Thank you so much @jeefy and @ynwa99 ! Could we name the bucket tag-env-green-reviews-open-tofu to better capture the use case / purpose of the bucket.

[leonardpahlke]

@ynwa99 — regarding access @cncf-tags/tag-env-leads + @cncf-tags/tag-env-wg-green-reviews-leads is the group that could have access. Not sure how you usually maintain this list. For this useccase it may be a bit overhead. And it may be just easier to create a one technical user with just CLI access to this one bucket which we can use in our gitops worflow.

[ynwa99]

For access, when you say "one technical user", is there a specific person you had in mind?

[leonardpahlke]

Not really. We just need one user. This can be sort of a technical user. tag-environmental-sustainability-tech-user or similar & CLI creds.

[leonardpahlke]

I opened a service desk issue to get a 1Password account to store the credentials

[ynwa99]

Hi Leo, thanks for chatting with me on Slack a bit more about this request.

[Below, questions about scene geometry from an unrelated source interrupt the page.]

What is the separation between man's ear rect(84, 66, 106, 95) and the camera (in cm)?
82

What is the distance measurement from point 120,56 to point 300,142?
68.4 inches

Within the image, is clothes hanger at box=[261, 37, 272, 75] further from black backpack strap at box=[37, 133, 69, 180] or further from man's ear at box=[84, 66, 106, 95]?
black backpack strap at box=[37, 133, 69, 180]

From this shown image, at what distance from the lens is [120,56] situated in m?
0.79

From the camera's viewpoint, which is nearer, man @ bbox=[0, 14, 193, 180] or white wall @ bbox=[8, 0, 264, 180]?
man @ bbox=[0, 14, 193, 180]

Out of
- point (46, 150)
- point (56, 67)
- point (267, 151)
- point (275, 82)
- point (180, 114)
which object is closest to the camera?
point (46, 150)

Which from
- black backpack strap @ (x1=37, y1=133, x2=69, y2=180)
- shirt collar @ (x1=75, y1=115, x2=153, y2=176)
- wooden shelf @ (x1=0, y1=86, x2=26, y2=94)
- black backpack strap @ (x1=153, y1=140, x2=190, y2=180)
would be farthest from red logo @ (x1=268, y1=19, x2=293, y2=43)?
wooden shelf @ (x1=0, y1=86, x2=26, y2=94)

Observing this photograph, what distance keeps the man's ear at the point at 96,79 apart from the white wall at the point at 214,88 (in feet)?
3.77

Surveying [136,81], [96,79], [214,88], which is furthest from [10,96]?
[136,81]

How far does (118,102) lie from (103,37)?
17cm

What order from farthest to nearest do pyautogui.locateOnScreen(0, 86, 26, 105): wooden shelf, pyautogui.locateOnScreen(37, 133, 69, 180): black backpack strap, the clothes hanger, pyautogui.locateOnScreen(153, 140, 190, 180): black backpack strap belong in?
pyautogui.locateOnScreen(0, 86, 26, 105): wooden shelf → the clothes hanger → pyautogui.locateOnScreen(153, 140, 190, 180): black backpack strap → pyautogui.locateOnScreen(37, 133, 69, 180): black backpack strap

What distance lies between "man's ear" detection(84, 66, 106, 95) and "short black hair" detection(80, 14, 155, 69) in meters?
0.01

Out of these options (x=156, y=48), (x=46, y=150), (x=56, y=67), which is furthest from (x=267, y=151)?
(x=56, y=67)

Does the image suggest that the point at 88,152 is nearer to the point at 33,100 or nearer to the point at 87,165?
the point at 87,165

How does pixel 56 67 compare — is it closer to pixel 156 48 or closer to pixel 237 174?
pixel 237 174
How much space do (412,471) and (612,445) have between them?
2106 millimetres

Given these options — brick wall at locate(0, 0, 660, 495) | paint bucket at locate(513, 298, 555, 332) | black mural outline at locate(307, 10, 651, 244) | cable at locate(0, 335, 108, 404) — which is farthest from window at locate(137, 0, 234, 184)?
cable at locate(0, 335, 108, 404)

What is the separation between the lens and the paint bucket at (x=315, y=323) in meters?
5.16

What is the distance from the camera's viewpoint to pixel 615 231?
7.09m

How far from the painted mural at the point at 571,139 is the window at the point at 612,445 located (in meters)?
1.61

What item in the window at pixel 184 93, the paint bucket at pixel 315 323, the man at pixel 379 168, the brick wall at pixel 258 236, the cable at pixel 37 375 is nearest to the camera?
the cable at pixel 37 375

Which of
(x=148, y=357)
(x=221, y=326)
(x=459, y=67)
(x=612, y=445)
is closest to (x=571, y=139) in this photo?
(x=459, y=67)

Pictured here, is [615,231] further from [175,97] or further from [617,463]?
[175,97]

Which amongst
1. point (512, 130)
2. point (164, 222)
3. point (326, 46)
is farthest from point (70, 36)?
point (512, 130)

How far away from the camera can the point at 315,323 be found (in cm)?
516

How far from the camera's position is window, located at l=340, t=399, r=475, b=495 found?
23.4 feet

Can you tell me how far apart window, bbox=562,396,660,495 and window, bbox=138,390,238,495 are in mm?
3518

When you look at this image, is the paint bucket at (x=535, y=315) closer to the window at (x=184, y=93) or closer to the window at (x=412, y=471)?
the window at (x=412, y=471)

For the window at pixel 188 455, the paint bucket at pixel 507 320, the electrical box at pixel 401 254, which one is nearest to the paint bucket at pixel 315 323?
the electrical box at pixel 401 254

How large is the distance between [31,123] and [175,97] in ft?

I'm happy to say there is now an S3 bucket in the CNCF AWS account available for the TAG env sustainability team to use. The bucket name is tag-env-green-reviews-open-tofu and the username is tag-env-technical-user

How would you like me to share the access key credentials?

[leonardpahlke]

thanks! If thats ok, you can send me the creds via Slack DM. We will get a 1Password account for the TAG but that will likely take a bit. see https://github.com/cncf/tag-env-sustainability/issues/336

[rossf7]

We've switched to use the new S3 bucket for the cluster. Thanks all for the help with this!